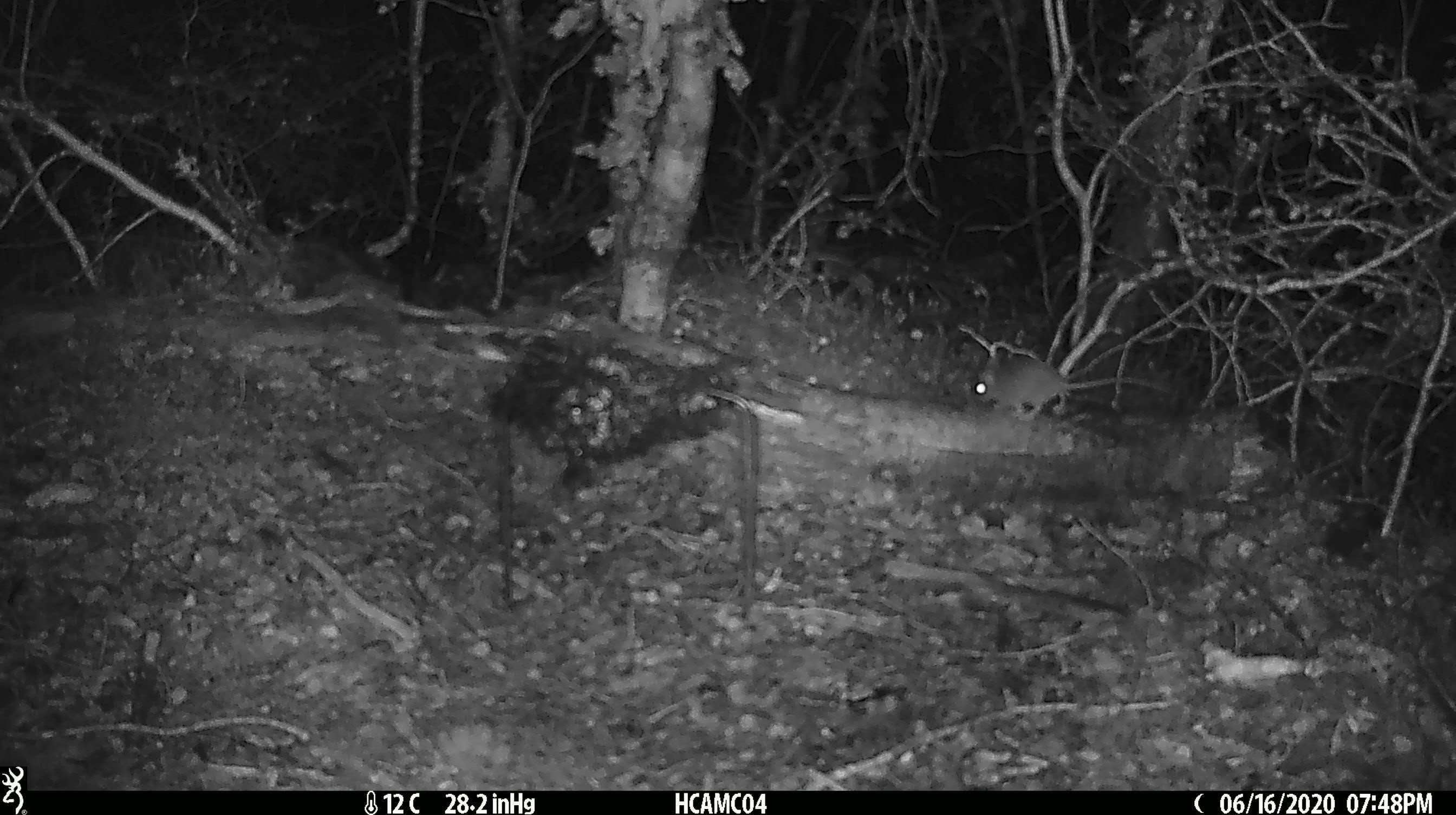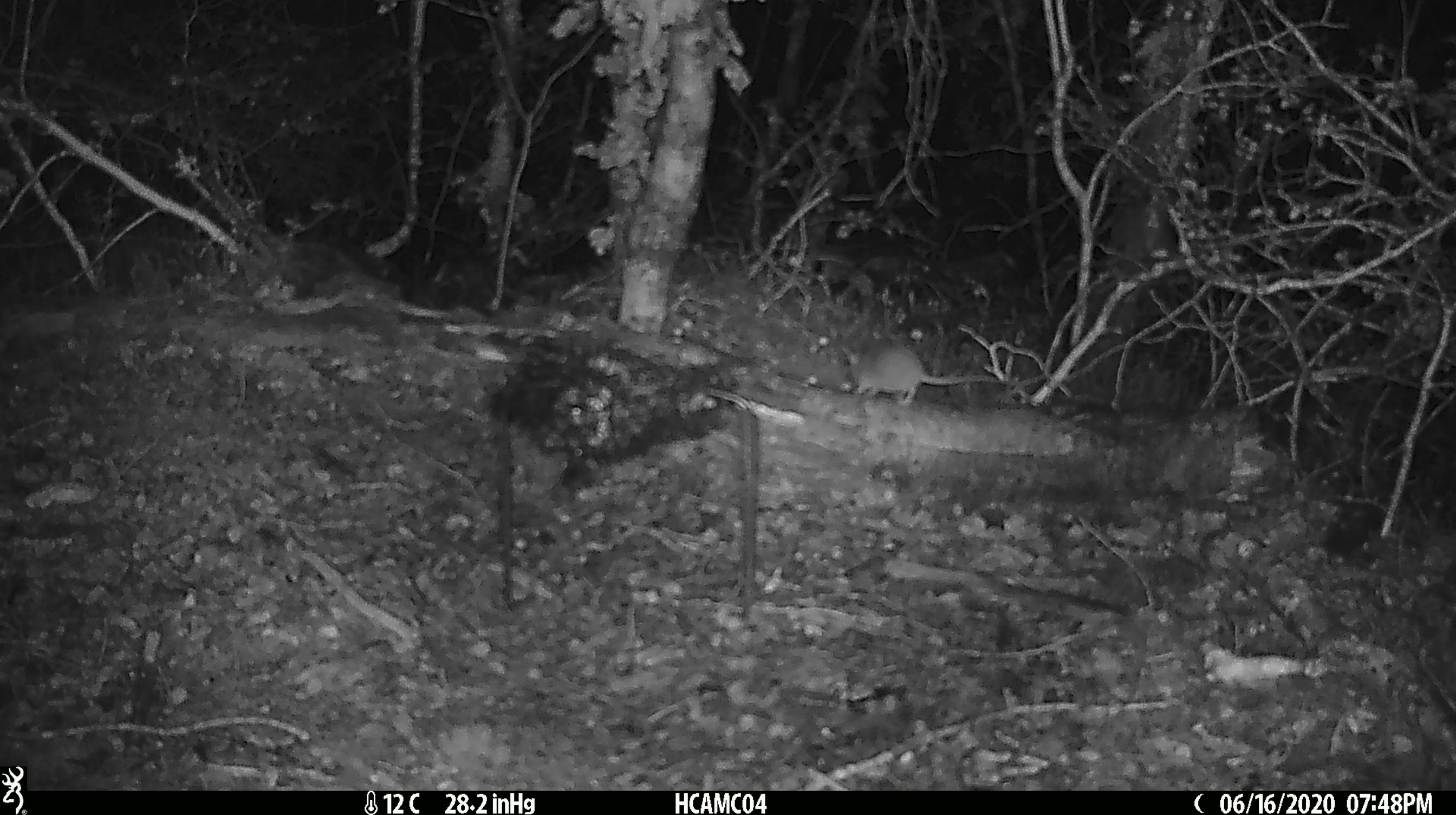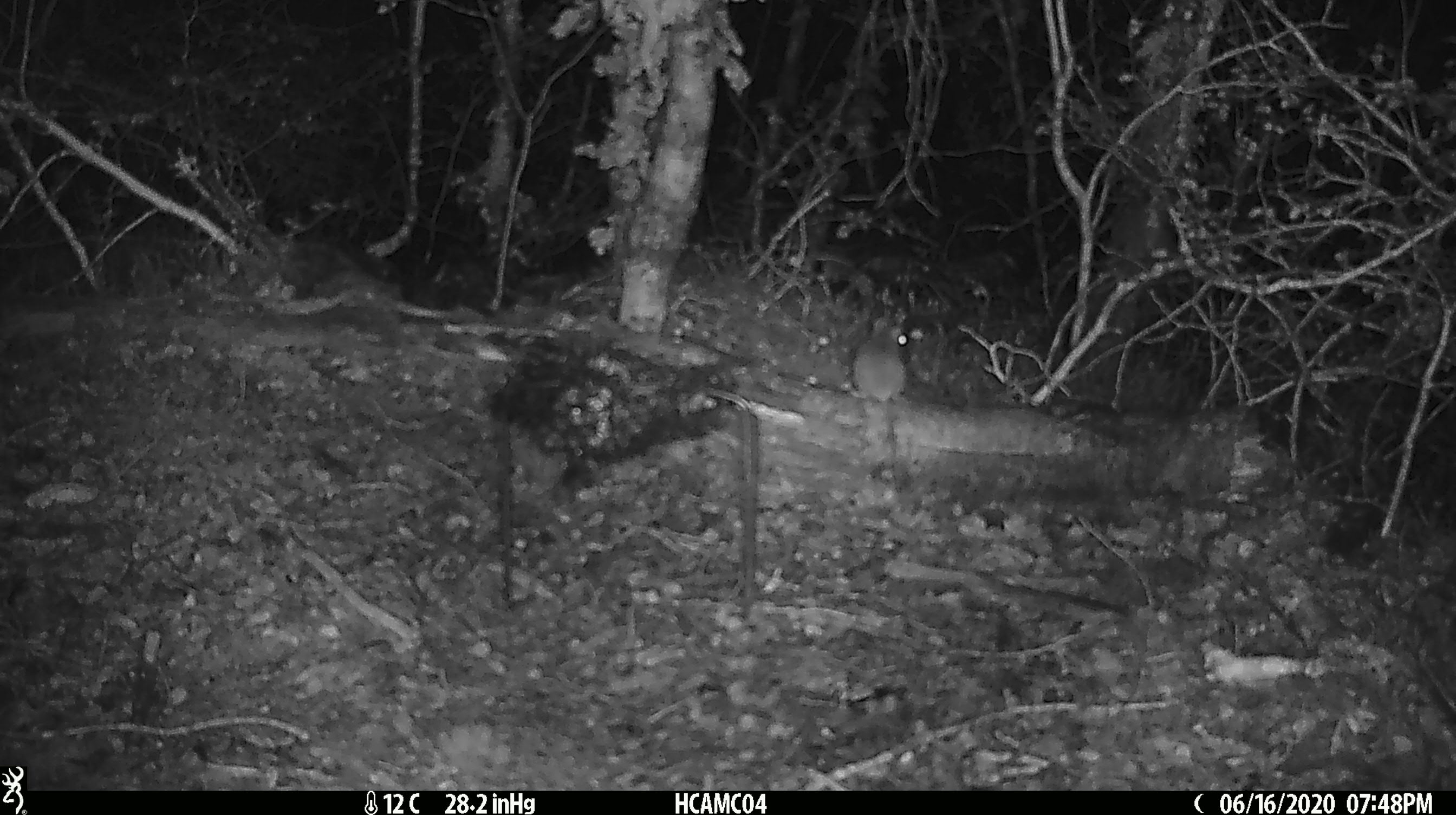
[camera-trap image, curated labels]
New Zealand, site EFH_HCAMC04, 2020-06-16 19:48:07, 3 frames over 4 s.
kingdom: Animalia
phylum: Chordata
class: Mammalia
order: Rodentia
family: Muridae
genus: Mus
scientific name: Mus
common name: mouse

§ THE PROBLEM
Once the images are dropped, set down the remaining material word for word.

§ TASK OUTPUT
[camera-trap image, curated labels]
New Zealand, site EFH_HCAMC04, 2020-06-16 19:48:07, 3 frames over 4 s.
kingdom: Animalia
phylum: Chordata
class: Mammalia
order: Rodentia
family: Muridae
genus: Mus
scientific name: Mus
common name: mouse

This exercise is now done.